_Page:_
+++
After our disappointment on Koh Lanta, we decided to go for what we knew would be good: A place called Railay beach (a tourist and rock climbing hotspot with nice beaches and stunning lime stone backdrops). We had heard many good things about it. This was the Thailand I had always pictured in my mind before we visited. The area is near to Krabi and forms part of the mainland, although you can only get to it by boat due to the large sandstone cliffs surrounding the area which make it impossible to get to any other way, which is quite cool. The bus that we took from Koh Lanta to Krabi dumped us off at what turned out to be a travel agency. After doing what we normally don’t do, which is buy tickets from a travel agent for a hotel at another destination (we only ever rarely deal with hotels on the phone prior to getting somewhere and most of the time just look at hotels when we turn up), we were bundled into a taxi (the whole journey was also organised by the travel agent) and then onto the all important boat.
We arrived on the east side of Railay - on to a beach dotted with mangrove type trees beneath the high tide mark, with sheer limestone rocks puncturing the water and greenery on either side. Along with the taxi boats moored up in the shallows, it made a great picture.
+++
[Questions about scenes in images]
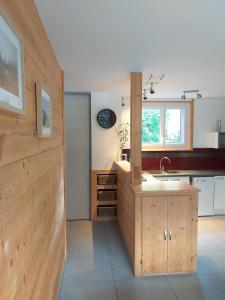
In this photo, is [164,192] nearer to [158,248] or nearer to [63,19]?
[158,248]

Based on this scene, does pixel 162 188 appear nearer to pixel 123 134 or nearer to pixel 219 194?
pixel 123 134

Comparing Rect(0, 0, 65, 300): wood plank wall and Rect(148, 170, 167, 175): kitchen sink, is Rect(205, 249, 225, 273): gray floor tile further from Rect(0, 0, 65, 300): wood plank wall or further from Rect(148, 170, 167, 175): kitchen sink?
Rect(0, 0, 65, 300): wood plank wall

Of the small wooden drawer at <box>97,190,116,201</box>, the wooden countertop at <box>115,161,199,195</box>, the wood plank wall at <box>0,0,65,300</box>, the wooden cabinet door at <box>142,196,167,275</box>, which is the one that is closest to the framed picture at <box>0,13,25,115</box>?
the wood plank wall at <box>0,0,65,300</box>

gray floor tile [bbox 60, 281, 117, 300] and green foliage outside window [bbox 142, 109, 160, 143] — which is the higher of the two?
green foliage outside window [bbox 142, 109, 160, 143]

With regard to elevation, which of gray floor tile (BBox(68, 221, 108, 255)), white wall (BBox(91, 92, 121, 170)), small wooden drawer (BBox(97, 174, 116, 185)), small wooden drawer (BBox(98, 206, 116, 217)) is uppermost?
white wall (BBox(91, 92, 121, 170))

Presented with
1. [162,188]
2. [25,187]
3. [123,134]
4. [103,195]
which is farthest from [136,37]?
[103,195]

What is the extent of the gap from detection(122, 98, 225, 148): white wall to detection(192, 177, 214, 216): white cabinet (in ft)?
2.83

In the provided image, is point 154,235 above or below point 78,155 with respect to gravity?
below

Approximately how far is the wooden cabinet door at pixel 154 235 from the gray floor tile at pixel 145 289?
0.13 m

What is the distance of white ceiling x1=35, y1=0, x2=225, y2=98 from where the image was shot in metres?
1.54

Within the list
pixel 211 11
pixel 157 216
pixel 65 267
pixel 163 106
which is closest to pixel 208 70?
pixel 211 11

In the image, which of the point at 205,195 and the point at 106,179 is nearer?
the point at 106,179

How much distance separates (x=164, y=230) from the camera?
2.83m

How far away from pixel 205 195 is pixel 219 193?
0.29m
+++
_Goals:_
- 1) Transcribe the Railay beach text, everything from "We arrived on" down to "a great picture.".
- 2) Using the Railay beach text, decide whether each statement agrees with it: (a) Railay can be reached only by boat. (b) The bus from Koh Lanta dropped the travelers at their hotel. (c) The travelers arrived on the west side of Railay.

_Task-by-task answers:_
- 1)
We arrived on the east side of Railay - on to a beach dotted with mangrove type trees beneath the high tide mark, with sheer limestone rocks puncturing the water and greenery on either side. Along with the taxi boats moored up in the shallows, it made a great picture.

- 2)
(a) Yes: "you can only get to it by boat"
(b) No: "dumped us off at what turned out to be a travel agency"
(c) No: "We arrived on the east side of Railay"